Not having a clue about how to do these things, I think your answer lies in your own experience—you had to go through the challenge of working it out yourself—sometimes it was hard. I don’t know if there are shortcuts to this kind of understanding a subject—any subject. He has to figure it out for himself. You can support him though—and maybe show him where to go, or what to look for. But the hard work—no substitute for that. And that’s also the fun of it. And the feeling of accomplishment.

Vincentt's avatar

I’d suggest to give him a small project that he can execute in parts. First a static webpage, top-to-bottom without styling. Then teach him how to add some styles to it (i.e. change font-size, font-family, color, background, borders, forms perhaps). After that I’d move on to positioning with CSS, e.g. let him add a sidebar. Then, have him add some interactivity using CSS (a guestbook is a very popular starter). Finally, tell him it’s just the tip of the iceberg, advice him to try playing with a PHP framework (great for learning best practices) and come to you if he has questions.

Of course, every step would consist of 1) some basic instructions, 2) have him have a go at it and finally 3) checking what he did and give tips on what he did wrong or could do better.

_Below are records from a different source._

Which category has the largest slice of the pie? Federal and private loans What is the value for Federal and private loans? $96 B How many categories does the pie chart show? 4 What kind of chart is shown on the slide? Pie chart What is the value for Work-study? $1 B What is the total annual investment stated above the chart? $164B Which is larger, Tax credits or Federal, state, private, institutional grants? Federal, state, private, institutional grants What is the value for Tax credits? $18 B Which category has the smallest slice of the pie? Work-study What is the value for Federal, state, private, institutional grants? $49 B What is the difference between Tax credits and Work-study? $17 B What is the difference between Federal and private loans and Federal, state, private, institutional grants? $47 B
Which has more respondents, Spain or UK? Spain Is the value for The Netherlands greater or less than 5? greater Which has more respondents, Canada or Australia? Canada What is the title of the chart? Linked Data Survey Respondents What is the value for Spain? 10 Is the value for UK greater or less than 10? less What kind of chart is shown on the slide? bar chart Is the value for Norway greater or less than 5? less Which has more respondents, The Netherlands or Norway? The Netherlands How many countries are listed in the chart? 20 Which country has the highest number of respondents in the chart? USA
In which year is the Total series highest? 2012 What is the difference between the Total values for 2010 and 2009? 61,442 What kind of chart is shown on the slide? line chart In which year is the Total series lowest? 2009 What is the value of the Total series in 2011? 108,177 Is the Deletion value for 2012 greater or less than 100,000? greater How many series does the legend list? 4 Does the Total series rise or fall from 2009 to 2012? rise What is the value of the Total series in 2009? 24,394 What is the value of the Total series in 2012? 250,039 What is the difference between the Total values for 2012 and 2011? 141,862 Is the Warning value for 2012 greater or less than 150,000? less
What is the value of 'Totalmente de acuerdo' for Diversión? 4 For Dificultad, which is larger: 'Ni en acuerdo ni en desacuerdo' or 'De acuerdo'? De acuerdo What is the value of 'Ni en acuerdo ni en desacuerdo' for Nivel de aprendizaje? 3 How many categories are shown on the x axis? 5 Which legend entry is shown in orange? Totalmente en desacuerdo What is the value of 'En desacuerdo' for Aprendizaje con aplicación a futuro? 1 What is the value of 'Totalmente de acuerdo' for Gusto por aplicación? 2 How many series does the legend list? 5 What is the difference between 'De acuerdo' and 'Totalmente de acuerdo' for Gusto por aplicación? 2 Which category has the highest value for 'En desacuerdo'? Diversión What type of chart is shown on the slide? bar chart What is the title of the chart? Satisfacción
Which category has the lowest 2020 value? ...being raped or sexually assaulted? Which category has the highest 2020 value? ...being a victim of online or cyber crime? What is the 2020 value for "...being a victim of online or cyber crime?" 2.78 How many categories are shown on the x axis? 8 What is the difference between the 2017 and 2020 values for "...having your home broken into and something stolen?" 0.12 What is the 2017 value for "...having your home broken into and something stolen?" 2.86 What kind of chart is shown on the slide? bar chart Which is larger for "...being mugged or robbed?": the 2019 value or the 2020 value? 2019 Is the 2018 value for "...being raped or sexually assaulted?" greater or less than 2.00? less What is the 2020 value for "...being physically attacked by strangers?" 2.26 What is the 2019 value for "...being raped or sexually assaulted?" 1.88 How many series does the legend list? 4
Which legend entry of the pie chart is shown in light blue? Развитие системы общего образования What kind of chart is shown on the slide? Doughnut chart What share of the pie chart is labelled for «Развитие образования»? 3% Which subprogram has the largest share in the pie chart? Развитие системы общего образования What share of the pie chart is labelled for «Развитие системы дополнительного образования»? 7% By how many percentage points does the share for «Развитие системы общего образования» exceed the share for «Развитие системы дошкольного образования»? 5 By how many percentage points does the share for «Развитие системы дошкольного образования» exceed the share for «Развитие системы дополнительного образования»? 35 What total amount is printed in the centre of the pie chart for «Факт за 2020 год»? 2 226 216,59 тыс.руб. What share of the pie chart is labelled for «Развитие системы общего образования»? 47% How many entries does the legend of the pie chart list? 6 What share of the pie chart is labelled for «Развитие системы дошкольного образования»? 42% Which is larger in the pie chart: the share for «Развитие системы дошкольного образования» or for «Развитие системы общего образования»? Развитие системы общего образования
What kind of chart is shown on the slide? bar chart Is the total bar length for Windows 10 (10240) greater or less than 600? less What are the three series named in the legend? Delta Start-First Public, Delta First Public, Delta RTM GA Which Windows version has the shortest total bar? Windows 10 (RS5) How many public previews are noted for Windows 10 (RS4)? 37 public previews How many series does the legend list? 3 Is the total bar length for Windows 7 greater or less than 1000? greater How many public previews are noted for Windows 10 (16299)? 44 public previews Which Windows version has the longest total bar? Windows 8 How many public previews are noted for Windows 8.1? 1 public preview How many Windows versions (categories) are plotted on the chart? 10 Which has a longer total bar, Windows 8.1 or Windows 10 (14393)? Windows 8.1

Oh, and perhaps some words on where to find help (i.e. the PHP manual ;-)) is a great idea as well.

crisedwards's avatar

First, the concepts. Explain the difference between content, style, and queries. Then, let him look at the code of actual simple sites and try to duplicate the idea. I think it’s good to realize what affects the elements. Show him what an unstyled page looks like: it’s just text. Now, how do you make it snazzy? The tutorials that go with WestCiv’s Style Master are excellent and free. I personally use Panic Coda, a Mac-based dev and design app that is dreamy.